Sharks at risk from fishing net ‘wall of death’ on British migratory routes
Scientists have warned that blue and mako sharks that migrate to and from British waters are frequently running into Spanish and Portuguese fishing fleets in the Northern Atlantic, putting the species at serious risk.
Between 3 and 4 million creatures crossing the Atlantic get caught by Iberian fishermen’s 100 km-long longlines, which are equipped with 1,200 baited hooks. This is according to scientists who have tagged 100 individuals in order to track their route and habits.
David Sims, professor of marine ecology at Plymouth’s Marine Biological Association (MBA) which led the research, said, “We found that the sharks are congregating where warm and cool currents meet. These are highly productive areas that attract fish and that attract sharks, too.
“However, it also attracts fishing vessels and we found many longlines laid in exactly the places where sharks concentrate. It is a wall of death for sharks.”
The practice of shark fishing, currently unregulated in the EU, can drive many species to extinction, as the creatures can take several years to reach sexual maturity.
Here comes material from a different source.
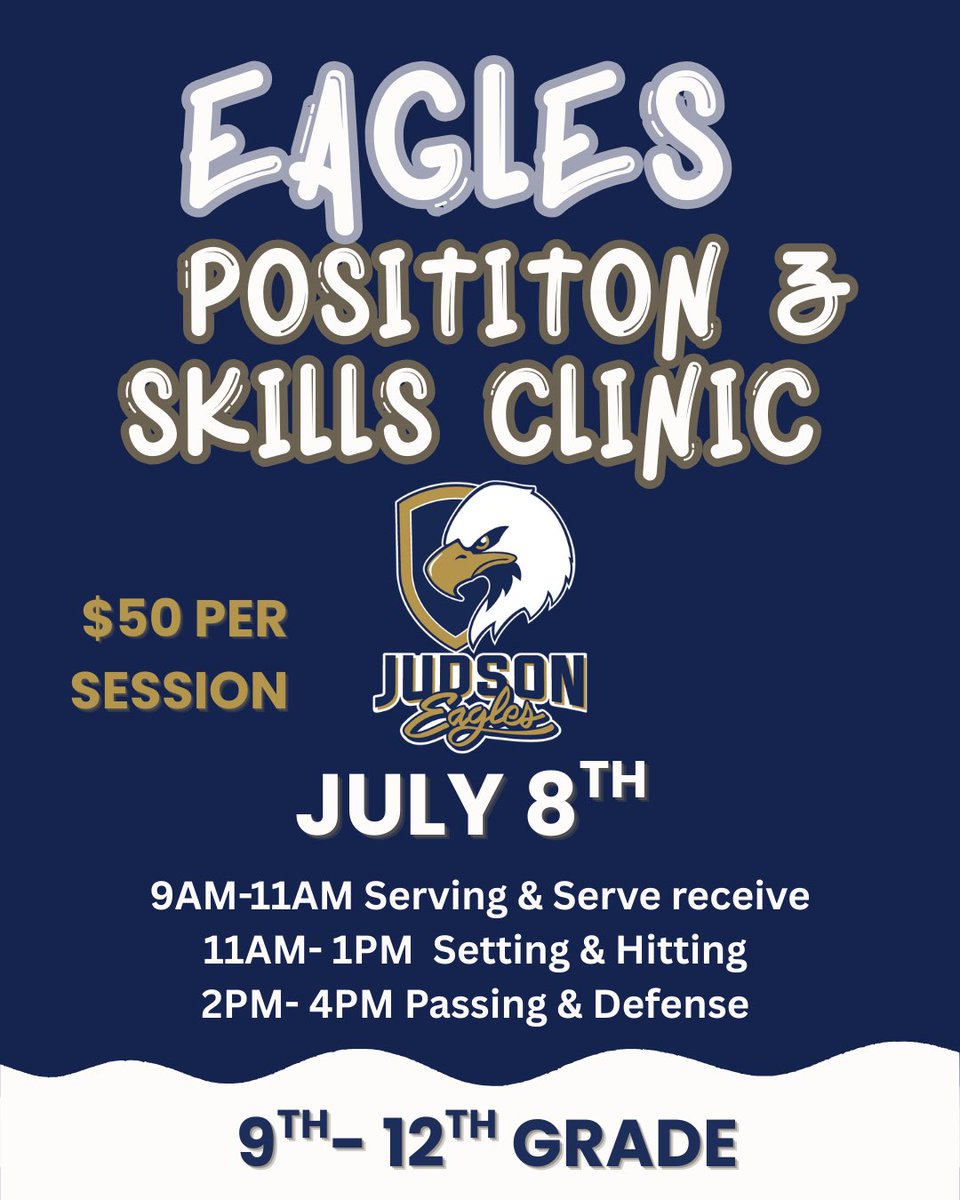 Judson Women’s Volleyball tweet media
It is already estimated that almost 100 million sharks are killed worldwide, mostly in response to the demand from some Asian countries, where shark meat and fins are consumed.
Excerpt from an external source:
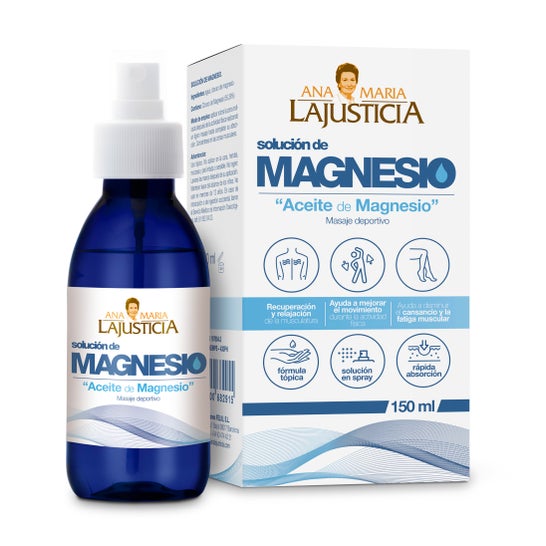 Ana Maria Lajusticia Huile de massage au magnésium  150ml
Sharks are usually considered as bycatch – fish or other species that are caught unintentionally by fishermen – but tuna and swordfish stocks declining to dangerously low levels, many European fleets have started to catch them deliberately. Spain is said to be responsible for around 80% of shark fishing within the EU.
Sims added, “These are awe-inspiring animals but it is open season on sharks. We should hit the panic button right now rather than in 10 years’ time when it could be too late.”